Prolongez le texte sur la gestion budgétaire de l'Énap en reprenant juste après sa dernière phrase.

* _TEXTE DE LECTURE_
★ ★ ★ ★

B. TOUTEFOIS, LA PRESSION SUR SES CAPACITÉS DE FORMATION POSE DES DÉFIS MAJEURS

1. La gestion budgétaire de l'école se heurte au manque d'attractivité structurelle de celle-ci
a) La volatilité du recrutement par concours entraîne des difficultés concrètes de gestion budgétaire

L'ensemble des personnes auditionnées par le rapporteur spécial ont partagé le constat selon lequel le principal défi de gestion budgétaire pour l'Énap reposait sur les incertitudes relatives au plan de charge de l'école , c'est-à-dire aux variations du nombre d'élèves à accueillir chaque année, en particulier pour les promotions d'élèves surveillants .

Si une première réponse a été apportée avec la réforme du calendrier de la formation de ces derniers à compter de 2019, des incertitudes sur le plan de charge demeurent. En effet, le plan de charge annuel de l'école est habituellement transmis à celle-ci au dernier trimestre de l'année N-1 . Or, comme la direction de l'école l'a indiqué au rapporteur spécial en réponse au questionnaire, les effectifs des promotions mentionnés dans le plan de charge prévisionnel peuvent être très différents des effectifs entrant réellement en formation , en raison de la faible attractivité de certains concours.

Recrutement des agents de l'administration pénitentiaire en 2021

Formation

Nombre de postes offerts

Candidats inscrits au concours

Emplois pourvus

Taux d'emplois pourvus

Directeurs des services pénitentiaires

21

766

19

90 %

Directeurs pénitentiaires d'insertion et de probation

46

977

40

87 %

Directeurs techniques

8

151

8

100 %

Conseillers pénitentiaires en insertion et probation

352

4 205

324

92%

Techniciens

8

342

7

88 %

Lieutenants pénitentiaires

55

1 744

55

100 %

Adjoints techniques

16

249

14

88 %

Surveillants

1 678

24 050

NC

NC

Source : direction de l'administration pénitentiaire en réponse au questionnaire budgétaire pour le projet de loi de finances pour 2022

Le recrutement des surveillants est particulièrement sensible pour sécuriser la gestion budgétaire de l'école, compte tenu du fait qu'il constitue le public en formation le plus nombreux, mais aussi celui dont le nombre varie le plus fortement. Ainsi, la direction de l'école a indiqué au rapporteur spécial que les derniers concours n'avaient pas permis de pourvoir toutes les places disponibles, près de 20 % en moyenne des lauréats « s'évaporant » entre la sélection et l'entrée à l'école . Au-delà de la question de gestion budgétaire, ce constat est particulièrement inquiétant par rapport à l'exigence de sélectivité de ce concours de la fonction publique .

En outre, par le passé, le plan de charge communiqué n'a pas toujours comporté l'intégralité des promotions à former . Ainsi, en 2020, celui-ci ne mentionnait ni la promotion de directeurs techniques, ni celle d'assistants de service social, obligeant l'école à s'adapter dans des délais très contraints .

★ ★ ★ ★

* _MATÉRIEL FOURNI_
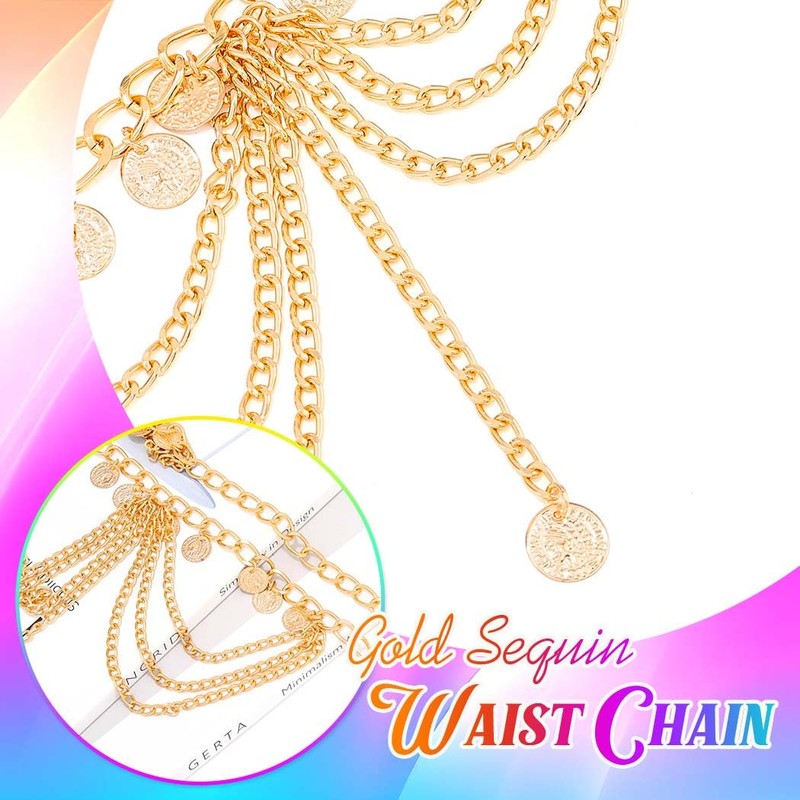 Brishow Gold Sequins Waist Chain Layered Belly Chain Body Chain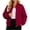 Wine, variant on Zpanxa Bomber Jacket Women Short Plus Size Zip Up Stand Collar Casual Coat with Pockets Army Green 4XL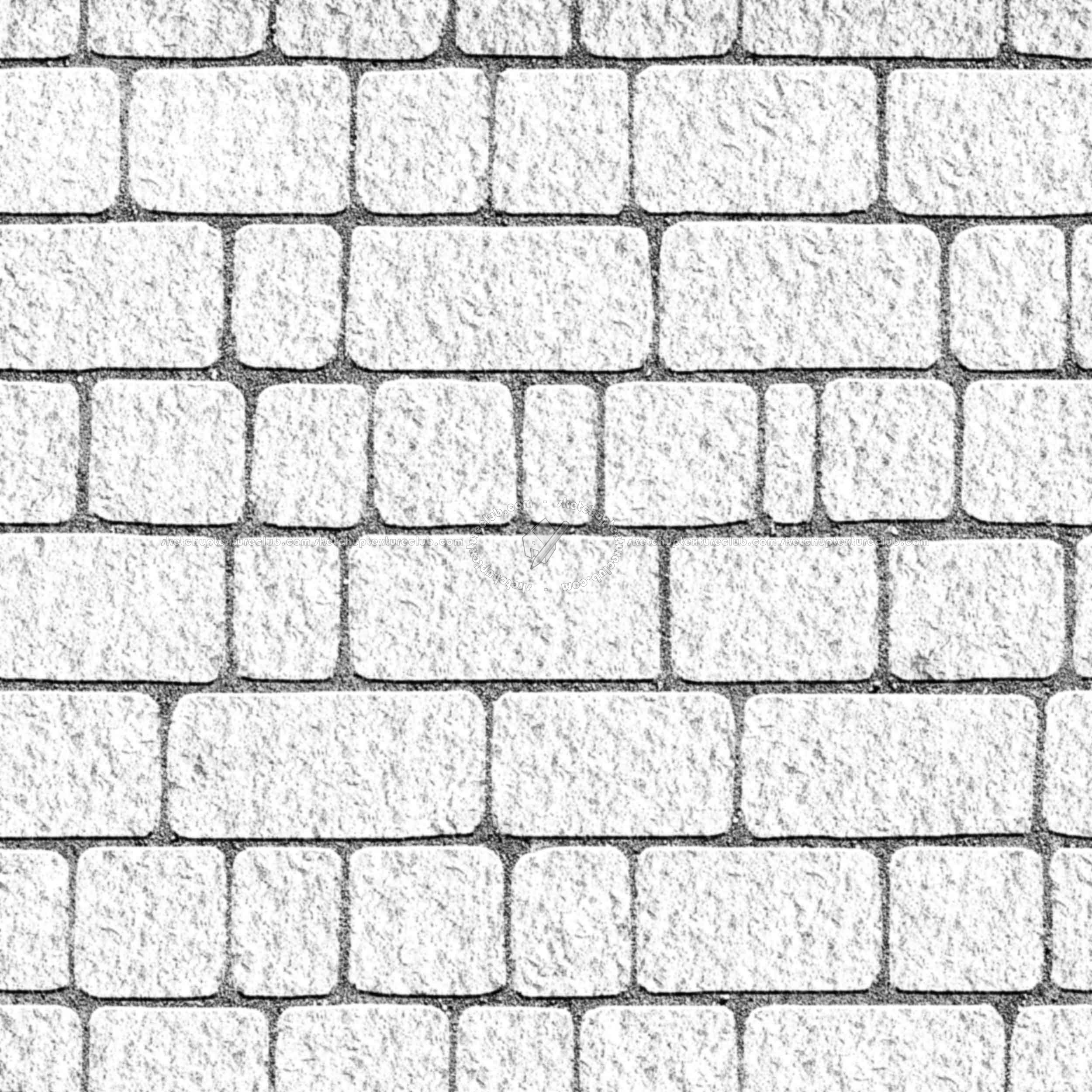 Textures - ARCHITECTURE - ROADS - Paving streets - Cobblestone - Street porfido paving cobblestone texture seamless 07434 - Bump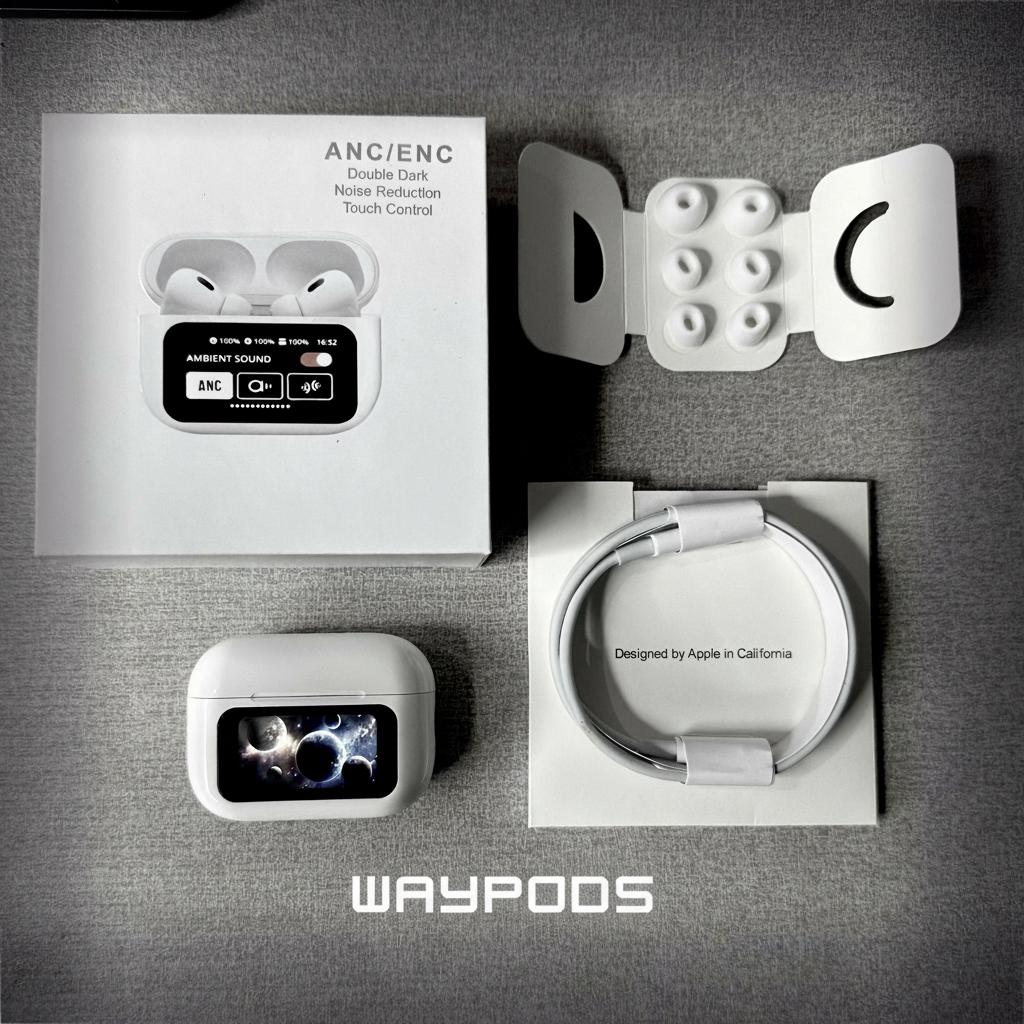 wayauraPods Screen 2 – Premium Wireless Earbuds with Touch Display, ANC, and GPS Tracking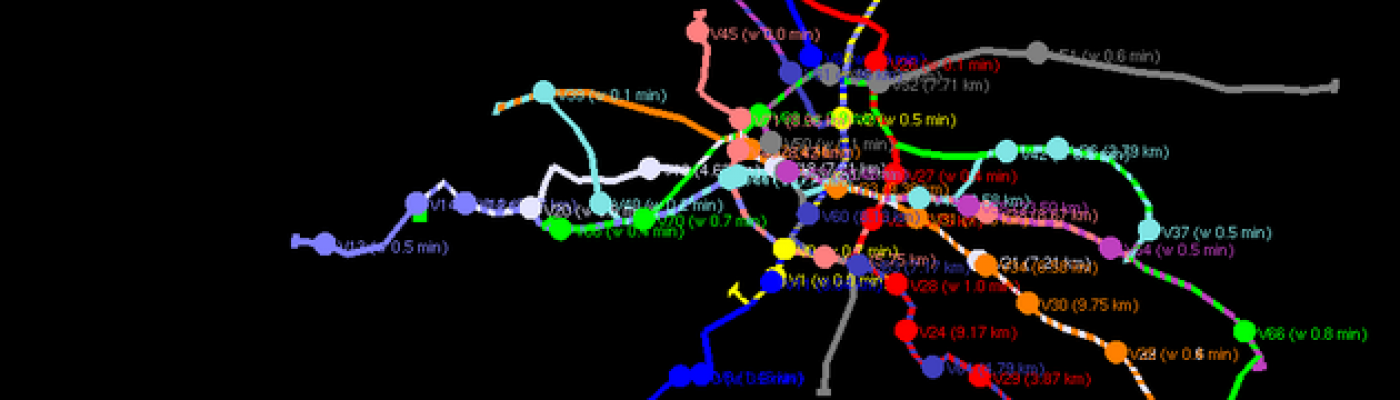 A colourful track network on a black background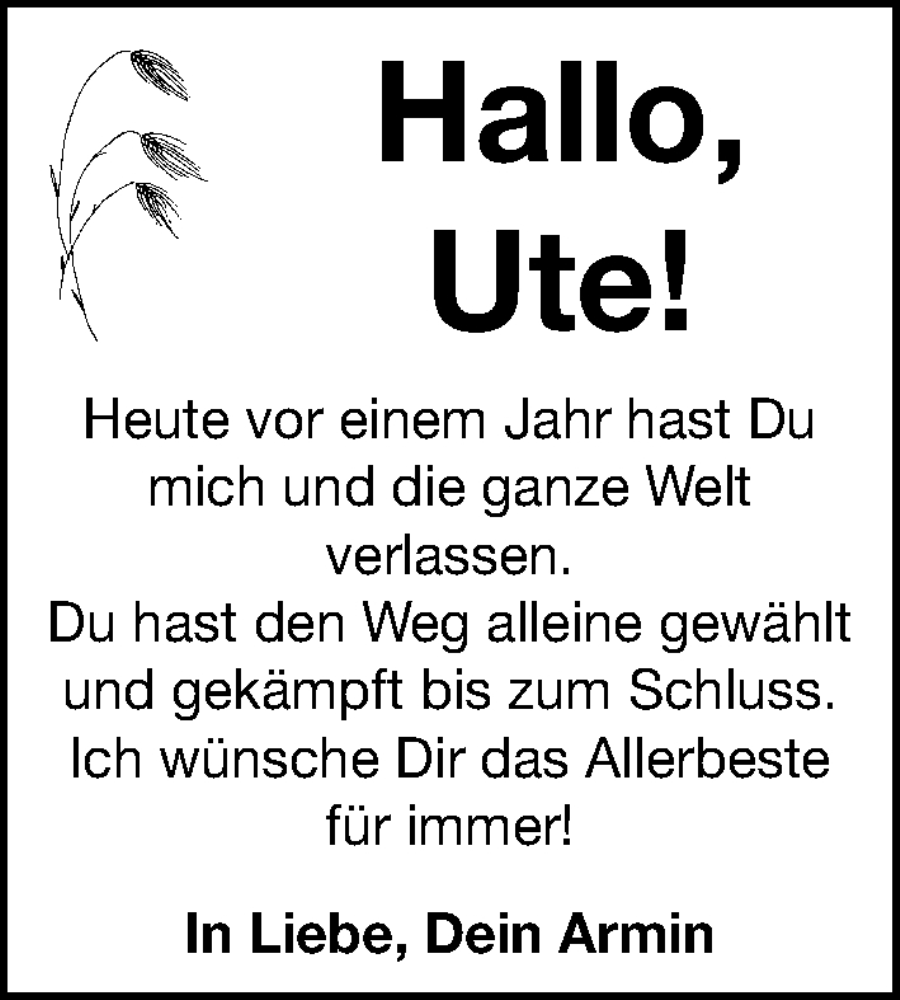  Traueranzeige für Ute  vom 21.10.2025 aus Fürther Nachrichten Lokal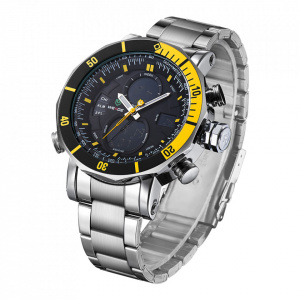 Ceas WEIDE, Quartz, Casual Sport, Galben, Curea Metalica, WH5203-4C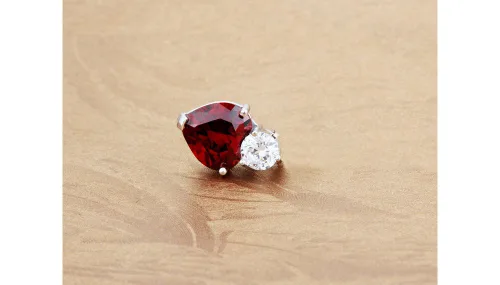 Vista 4 de Collar con dije de piedra granate y lazo de terciopelo de 38 de ancho chocker ideal para mujer y niña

★ ★ ★ ★

* _RÉPONSE_
Ces incertitudes contraignent les conditions d'élaboration du budget de l'école. Avant la transmission du plan de charge par la direction de l'administration pénitentiaire en fin d'année N-1, l'école construit son budget pour l'année N+1 à partir de moyennes constatées au cours des trois dernières années pour chaque poste de dépenses.

Le dialogue budgétaire avec la tutelle se déroule en trois phases et est cantonné à un horizon annuel, et non pluriannuel :

- une pré-notification indicative du plafond autorisé d'emplois et du montant de la subvention pour charges de service public (SCSP) est transmise à l'école, en théorie, fin septembre en année N-1 ;

- la notification initiale indicative du plafond d'emplois et du montant de la SCSP est communiquée courant janvier de l'année N, permettant éventuellement à l'école de modifier son budget prévisionnel avec un budget rectificatif ;

- en cours d'année, l'école peut également se voir rendue destinataire d'une notification modificative , ce qui nécessite aussi l'adoption d'un budget rectificatif.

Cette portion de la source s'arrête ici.